# Activities:
1. Please explain, in one to three sentences, why the poster in the Galaxy S8 thread needs to replace the Galaxy S7.
2. Pick up the Galaxy S8 thread after its final line and carry the discussion forward.

# Supplied text:

--------------------------------

# Buying a new unlocked Galaxy S8 - for use on Verizon



## Sasqui (Oct 21, 2019)

I've been using my Galaxy S7 for 3 years now, and it's been great to me, but the microphone no longer works.  Callers can only hear me on speakerphone.  And yes, I've cleaned out the microphone hole.

For a replacement, I've been looking on eBay for NEW Galaxy S8 phones. They can be had for about $280 brand new shipped on eBay.  For that price, I'd get one and probably keep it for a year or longer, seeing there are more folding phones on the horizon

Is there any downside to getting an unlocked S8 phone for use on Verizon?  Such as any compatibility issues, updates, activation, etc.?  I know that the IMEI need to be "clean"


----------



## Space Lynx (Oct 21, 2019)

Sasqui said:


> I've been using my Galaxy S7 for 3 years now, and it's been great to me, but the microphone no longer works.  Callers can only hear me on speakerphone.  And yes, I've cleaned out the microphone hole.
> 
> For a replacement, I've been looking on eBay for NEW Galaxy S8 phones. They can be had for about $280 brand new shipped on eBay.  For that price, I'd get one and probably keep it for a year or longer, seeing there are more folding phones on the horizon
> 
> Is there any downside to getting an unlocked S8 phone for use on Verizon?  Such as any compatibility issues, updates, activation, etc.?  I know that the IMEI need to be "clean"



you would be better off getting a Nokia 7.2, it gets 2 years of OS updates and 3 years of security updates monthly... around same price

if you must absolutely have OLED then you should get the Samsung Galaxy A50 released earlier this year, around $250... it also gets monthly security updates, etc.  S8 is outdated and can't compete even speed wise with A50... plus the battery will be fresh on these two newer phones.


----------



## Sasqui (Oct 21, 2019)

lynx29 said:


> if you must absolutely have OLED then you should get the Samsung Galaxy A50 released earlier this year, around $250... it also gets monthly security updates, etc. S8 is outdated and can't compete even speed wise with A50... plus the battery will be fresh on these two newer phones.



Yes, must absolutely have OLED, I'd hate myself otherwise, lol ...half joking

The only advantage I see with the A50 are the camera(s).  The screen resolution is quite a bit less too.  I'm still sold on the S8






						Compare Samsung Galaxy S8 vs. Samsung Galaxy A50 - GSMArena.com
					






					www.gsmarena.com


----------



## Space Lynx (Oct 21, 2019)

Sasqui said:


> Yes, must absolutely have OLED, I'd hate myself otherwise, lol ...half joking
> 
> The only advantage I see with the A50 are the camera(s).  The screen resolution is quite a bit less too.  I'm still sold on the S8
> 
> ...

--------------------------------

# Dataset excerpt:
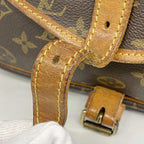 Louis Vuitton Shoulder Bag Monogram Saumur 30 Brown — view 7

--------------------------------

# Response list:
1. The Galaxy S7's microphone no longer works, so callers can hear the poster only on speakerphone. Cleaning out the microphone hole didn't fix it.

2.
it's really not noticeable the pixel density... also higher rez sucks battery fast... also your choosing a smaller battery over the A50's 4000 mah battery... which is same battery Note 9 uses... 1080p at 6.3" is still very very crisp.  do what you want, but it seems foolish to me, especially since security is very important these days.


----------



## R-T-B (Oct 21, 2019)

Does the A50 have a USA compatible version?  Exynos chipsets (which it has) don't always work with all US carriers.  Verizon for example, will often just say "no."  Band 13 support seems to be the point of contention.

Since he is buying for Verizon, I'd be wary and makesure I got a qualcomm version phone.  They always support Verizon.

EDIT:  Aparently, the canadian version will work with Verizon, but they still may say "no" unless you trick them with a different phone and sim swap.  It has the band needed though:


LTE band 1(2100), 2(1900), 3(1800), 4(1700/2100), 5(850), 7(2600), 12(700), *13*(700), 17(700), 20(800), 26(850), 29(700), 38(2600), 40(2300), 41(2500), 66(1700/2100), 71(600)

International version has no USA bands at all, really.  Avoid.


----------



## Sasqui (Oct 21, 2019)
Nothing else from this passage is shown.